To get to actual engineering we would have to be able to recognize the routine parts of our problems, and then solve them with standardized components whose ‘full’ behavior is well documented. This would obviously be a lot easier if we had a reliable means of categorizing that behavior. Thus we would not need to consume massive resources experimentally determining what happens if we knew that a technology was certified as ‘type X’ for instance. In that sense, the details need to be encapsulated, but all behavioral changes, such as possible errors, need to be explicitly documented and to strictly follow some standard convention. If we can achieve this, then we have components which can be used and if a programmer sticks with a collection of them from a limited set of categories, they can actually have a full and deep understanding of how they will affect the system. That depth will give us the ability to combine our work on top in a manner that is also predictable. Without -- of course -- having to deeply understand all of the possible conventions currently out there or even the full depth of the underlying technology.

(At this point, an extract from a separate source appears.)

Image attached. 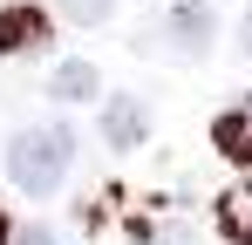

What prevents us from actual software engineering is our own cultural evolution. We pride ourselves on not achieving any significant depth of knowledge, but rather just jumping in and flailing at crude solutions. Not standardizing what we build works in favor of both the programmers and the vendors. The former is in love with the delusion of creativity, while the latter deem it as a means to lock in clients. There is also a persistent fear that any lack of perceived freedom will render the job of programming boring. This is rather odd, and clearly self-destructive, since continuously re-writing ‘similar’ code gradually loses its glamour, resulting in a significant shortening of one’s career. It’s fun and ego fulfilling the first couple of times, but it eventually gets frustrating. Solving the same simple problems over and over again is not the same as really solving challenging problems. We do the first while claiming we are really doing the second.

There are many little-isolated pockets of software engineering in existence right now, I’ve worked in a few of them in the past. What really stands out is that they are considerably less stressful, more productive and you feel really proud of the work. Slapping together crud in a hurry is the exact opposite; some crazy deadline gets met, but that’s it. Still, the bulk of the nearly 18M programmers on the planet right now are explicitly oriented towards just pounding stuff out. And of the probably trillions of lines of code that are implicitly relied on by any non-trivial system, more and more of it is utilizing less and less knowledge. It is entirely possible to create well-engineered software, and it is possible to achieve decent quality in a reasonable amount of time, but we are slipping ever farther away from that goal.

At some point, software engineering will become mandated. As software ‘eats the world’ the unpredictability of what we are currently creating will become increasingly hazardous. Eventually, this will no longer be tolerated. Given its inevitability, it would be far better if we voluntarily refactored our profession instead of having it forced on us by outsiders. A gentle realignment of our culture would be less of a setback than a Spanish-style inquisition. It’s pretty clear from recent events that we are running out of time, and it’s rather obvious that this needs to be a grassroots movement. We can actually engineer software, but it just isn’t happening often right now and it certainly isn’t a popular trend.